Where Great Out-Of-Work Chefs Land

Posted by Rick Stine on April 05, 2010
Economy, Food, Restaurants
David Ansill's play on a "Sloppy Joe" sandwich. His is the "Sloppy Jose."

David Ansill's play on a "Sloppy Joe" sandwich. His is the "Sloppy Jose."

As many Randomly Noted readers know, this blogger looks for every opportunity he gets to write about the business of food – especially when the subject is good restaurants with inventive chefs.

Last year, two of my favorite restaurants went out of business – victims of the recession. They weren’t the most expensive places in the world but the food was high-end and on the upper end of what people might want to pay to go out and eat. The first to shutter was in Philadelphia and called “Ansill” after the chef by the same name – David Ansill. Prior to running this sizable restaurant with a bar and pretty decent sized staff, David ran a 32-seat BYOB with a handful of staff.

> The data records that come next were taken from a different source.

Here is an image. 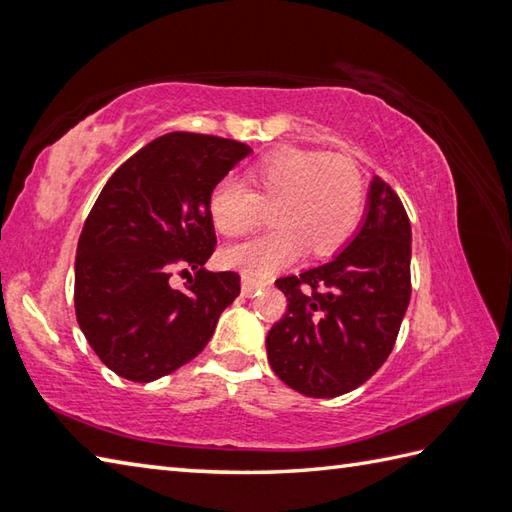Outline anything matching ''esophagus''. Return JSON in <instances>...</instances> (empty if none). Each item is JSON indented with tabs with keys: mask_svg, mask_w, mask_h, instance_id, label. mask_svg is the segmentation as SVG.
<instances>
[{
	"mask_svg": "<svg viewBox=\"0 0 512 512\" xmlns=\"http://www.w3.org/2000/svg\"><path fill=\"white\" fill-rule=\"evenodd\" d=\"M268 284V280H253V277H241V293H244L246 297H250V295H255V293H259L262 291V288H266Z\"/></svg>",
	"mask_w": 512,
	"mask_h": 512,
	"instance_id": "1",
	"label": "esophagus"
}]
</instances>
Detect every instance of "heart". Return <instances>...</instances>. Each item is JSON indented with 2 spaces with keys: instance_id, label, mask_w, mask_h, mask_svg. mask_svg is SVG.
Wrapping results in <instances>:
<instances>
[{
  "instance_id": "b5f03b06",
  "label": "heart",
  "mask_w": 512,
  "mask_h": 512,
  "mask_svg": "<svg viewBox=\"0 0 512 512\" xmlns=\"http://www.w3.org/2000/svg\"><path fill=\"white\" fill-rule=\"evenodd\" d=\"M253 190L224 179L210 194V217L221 235H246L264 221L271 206L277 228L224 250L226 264L250 277L277 271L306 248L311 255H329L356 230L365 183L345 156L280 147L264 154L248 170Z\"/></svg>"
}]
</instances>
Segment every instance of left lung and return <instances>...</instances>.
Masks as SVG:
<instances>
[{
  "instance_id": "left-lung-1",
  "label": "left lung",
  "mask_w": 512,
  "mask_h": 512,
  "mask_svg": "<svg viewBox=\"0 0 512 512\" xmlns=\"http://www.w3.org/2000/svg\"><path fill=\"white\" fill-rule=\"evenodd\" d=\"M412 228L398 194L380 176L367 215L342 253L300 275L280 277L288 306L266 336L280 380L313 398L360 387L394 349L412 295Z\"/></svg>"
}]
</instances>
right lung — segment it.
<instances>
[{
	"mask_svg": "<svg viewBox=\"0 0 512 512\" xmlns=\"http://www.w3.org/2000/svg\"><path fill=\"white\" fill-rule=\"evenodd\" d=\"M253 152L230 138L172 132L111 174L82 228L76 318L91 349L134 383L172 374L215 333L239 275L203 268L215 253L210 194ZM174 272L189 275L174 289Z\"/></svg>",
	"mask_w": 512,
	"mask_h": 512,
	"instance_id": "right-lung-1",
	"label": "right lung"
}]
</instances>
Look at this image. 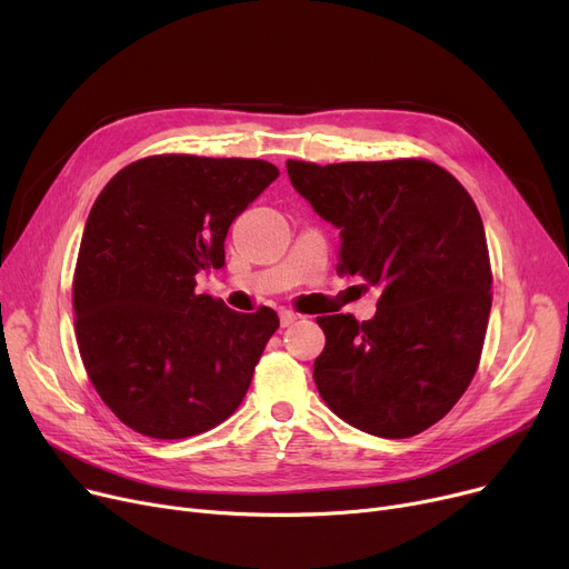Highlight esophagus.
Wrapping results in <instances>:
<instances>
[{
	"mask_svg": "<svg viewBox=\"0 0 569 569\" xmlns=\"http://www.w3.org/2000/svg\"><path fill=\"white\" fill-rule=\"evenodd\" d=\"M279 318H281V327H290V325H295L297 320H300V316H297L295 311H288V309L279 311Z\"/></svg>",
	"mask_w": 569,
	"mask_h": 569,
	"instance_id": "obj_1",
	"label": "esophagus"
}]
</instances>
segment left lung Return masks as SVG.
Wrapping results in <instances>:
<instances>
[{"instance_id": "obj_1", "label": "left lung", "mask_w": 569, "mask_h": 569, "mask_svg": "<svg viewBox=\"0 0 569 569\" xmlns=\"http://www.w3.org/2000/svg\"><path fill=\"white\" fill-rule=\"evenodd\" d=\"M313 212L339 228L341 272L380 290L376 316H320L322 401L350 427L408 438L452 410L480 362L491 311L482 217L468 191L420 159L288 161Z\"/></svg>"}]
</instances>
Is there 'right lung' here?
<instances>
[{
	"label": "right lung",
	"instance_id": "1",
	"mask_svg": "<svg viewBox=\"0 0 569 569\" xmlns=\"http://www.w3.org/2000/svg\"><path fill=\"white\" fill-rule=\"evenodd\" d=\"M260 159L147 157L119 170L87 217L73 309L82 365L133 431L179 440L242 403L279 327L272 309L237 313L196 290L223 267L230 223L274 182Z\"/></svg>",
	"mask_w": 569,
	"mask_h": 569
}]
</instances>
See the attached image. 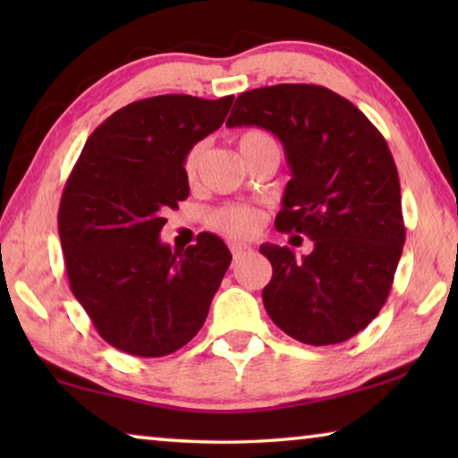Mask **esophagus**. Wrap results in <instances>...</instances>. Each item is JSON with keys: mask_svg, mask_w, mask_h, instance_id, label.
I'll list each match as a JSON object with an SVG mask.
<instances>
[{"mask_svg": "<svg viewBox=\"0 0 458 458\" xmlns=\"http://www.w3.org/2000/svg\"><path fill=\"white\" fill-rule=\"evenodd\" d=\"M230 250H232V257H234L236 265L240 260L250 257V254H252V248L246 246V244H230Z\"/></svg>", "mask_w": 458, "mask_h": 458, "instance_id": "esophagus-1", "label": "esophagus"}]
</instances>
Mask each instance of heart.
Segmentation results:
<instances>
[{
  "mask_svg": "<svg viewBox=\"0 0 458 458\" xmlns=\"http://www.w3.org/2000/svg\"><path fill=\"white\" fill-rule=\"evenodd\" d=\"M206 141H198L183 155L182 167L185 180L190 183L198 180L201 164H204L206 157ZM238 149L246 161H250L265 153H278V145L275 141V137L268 135L267 131L250 129L244 131V133L238 137ZM208 222H210V226L214 230H218L220 234H226L230 238H250L257 234L262 226V214L252 206L232 204L222 206L216 212H212Z\"/></svg>",
  "mask_w": 458,
  "mask_h": 458,
  "instance_id": "obj_1",
  "label": "heart"
}]
</instances>
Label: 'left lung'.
<instances>
[{"label":"left lung","instance_id":"obj_1","mask_svg":"<svg viewBox=\"0 0 458 458\" xmlns=\"http://www.w3.org/2000/svg\"><path fill=\"white\" fill-rule=\"evenodd\" d=\"M257 125L284 147L293 177L275 226L315 242L309 257L265 244L273 265L262 291L286 335L333 345L376 319L404 248L400 180L386 139L350 100L317 84L242 92L226 127Z\"/></svg>","mask_w":458,"mask_h":458}]
</instances>
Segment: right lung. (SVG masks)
I'll list each match as a JSON object with an SVG mask.
<instances>
[{
	"instance_id": "right-lung-1",
	"label": "right lung",
	"mask_w": 458,
	"mask_h": 458,
	"mask_svg": "<svg viewBox=\"0 0 458 458\" xmlns=\"http://www.w3.org/2000/svg\"><path fill=\"white\" fill-rule=\"evenodd\" d=\"M234 97L159 95L92 131L58 210L68 283L108 345L137 358L183 347L204 325L232 254L218 236L185 252L159 240L165 212L190 196L183 155L220 129Z\"/></svg>"
}]
</instances>
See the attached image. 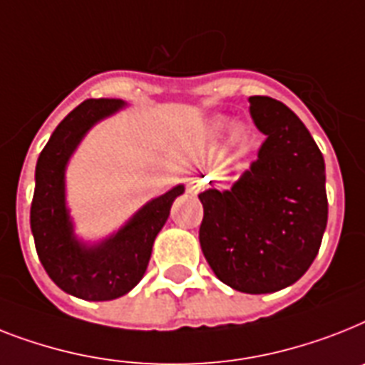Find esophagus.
<instances>
[{
  "mask_svg": "<svg viewBox=\"0 0 365 365\" xmlns=\"http://www.w3.org/2000/svg\"><path fill=\"white\" fill-rule=\"evenodd\" d=\"M200 189H202V182H198V180H192V182H189V192H191V195H197Z\"/></svg>",
  "mask_w": 365,
  "mask_h": 365,
  "instance_id": "esophagus-1",
  "label": "esophagus"
}]
</instances>
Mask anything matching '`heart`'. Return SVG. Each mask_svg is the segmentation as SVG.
Returning a JSON list of instances; mask_svg holds the SVG:
<instances>
[{
    "label": "heart",
    "instance_id": "heart-1",
    "mask_svg": "<svg viewBox=\"0 0 365 365\" xmlns=\"http://www.w3.org/2000/svg\"><path fill=\"white\" fill-rule=\"evenodd\" d=\"M225 125V123H223V121H221V123H219V127H223Z\"/></svg>",
    "mask_w": 365,
    "mask_h": 365
}]
</instances>
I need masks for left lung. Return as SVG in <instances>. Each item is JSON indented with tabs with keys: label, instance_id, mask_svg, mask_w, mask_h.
I'll return each mask as SVG.
<instances>
[{
	"label": "left lung",
	"instance_id": "1",
	"mask_svg": "<svg viewBox=\"0 0 365 365\" xmlns=\"http://www.w3.org/2000/svg\"><path fill=\"white\" fill-rule=\"evenodd\" d=\"M250 114L264 142L230 189L198 195V240L219 281L268 294L296 283L319 253L328 221L327 173L321 150L289 106L253 96Z\"/></svg>",
	"mask_w": 365,
	"mask_h": 365
}]
</instances>
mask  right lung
Listing matches in <instances>:
<instances>
[{"label":"right lung","instance_id":"1","mask_svg":"<svg viewBox=\"0 0 365 365\" xmlns=\"http://www.w3.org/2000/svg\"><path fill=\"white\" fill-rule=\"evenodd\" d=\"M127 108L121 99H88L65 115L35 167L31 234L41 264L59 289L80 300H115L135 289L146 274L153 242L167 223L183 183L148 200L101 240L76 234L67 204V167L84 136L99 121Z\"/></svg>","mask_w":365,"mask_h":365}]
</instances>
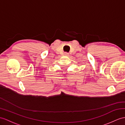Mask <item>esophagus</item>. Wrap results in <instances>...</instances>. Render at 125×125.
<instances>
[{
  "label": "esophagus",
  "instance_id": "34e87169",
  "mask_svg": "<svg viewBox=\"0 0 125 125\" xmlns=\"http://www.w3.org/2000/svg\"><path fill=\"white\" fill-rule=\"evenodd\" d=\"M64 55L66 56H69V53H67V52H65L64 53Z\"/></svg>",
  "mask_w": 125,
  "mask_h": 125
}]
</instances>
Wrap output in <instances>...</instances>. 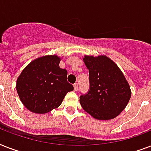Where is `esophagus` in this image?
<instances>
[{"label": "esophagus", "mask_w": 151, "mask_h": 151, "mask_svg": "<svg viewBox=\"0 0 151 151\" xmlns=\"http://www.w3.org/2000/svg\"><path fill=\"white\" fill-rule=\"evenodd\" d=\"M73 88H74V91H77L78 88V83H75V84H73Z\"/></svg>", "instance_id": "obj_1"}]
</instances>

The other restaurant I loved that went under was called Pamplona and it was based in New York on 28th Street. Chef Alex Urena originally had a high-end Spanish restaurant but saw the economics of that would be tough even in good times. He went smaller scale with tapas at Pamplona. The small plates were pricy but very good. He closed last fall.

Fast forward a few months. Two bars in Philadelphia known more for their boutique beer selection rather than their bar food decide they want to upgrade their menus. And who do they hire? These two wonderful chefs – Ansill goes to Ladder 15 and Urena to the Devil’s Den.

I went to Ladder 15 over the weekend and it was classic Ansill. Incredible pairings of different foods on the plate matched with David’s very straight forward food philosophy – don’t be too clever; the chef should steer the food in the right direction, not overpower it.

The dish above was exactly that and the product of his creative thinking.  One day his meat distributor delivered a Portuguese sausage – good but not what David ordered. But he had an idea. What if you add some chipotle peppers, Mexican cheese, grind up that sausage, add some tomato? The result: The Sloppy Jose.

You can’t help but think other restaurants that didn’t focus as much as they should on food are benefitting the way these two establishments are – out of work great chefs looking for a place to ply their trade.

Needless to say, food sales are up at Ladder 15 – significantly. I haven’t tried Urena’s food yet but if Alex is doing some of what he did at Pamplona, well, Devil’s den must be seeing a huge sales increase as well.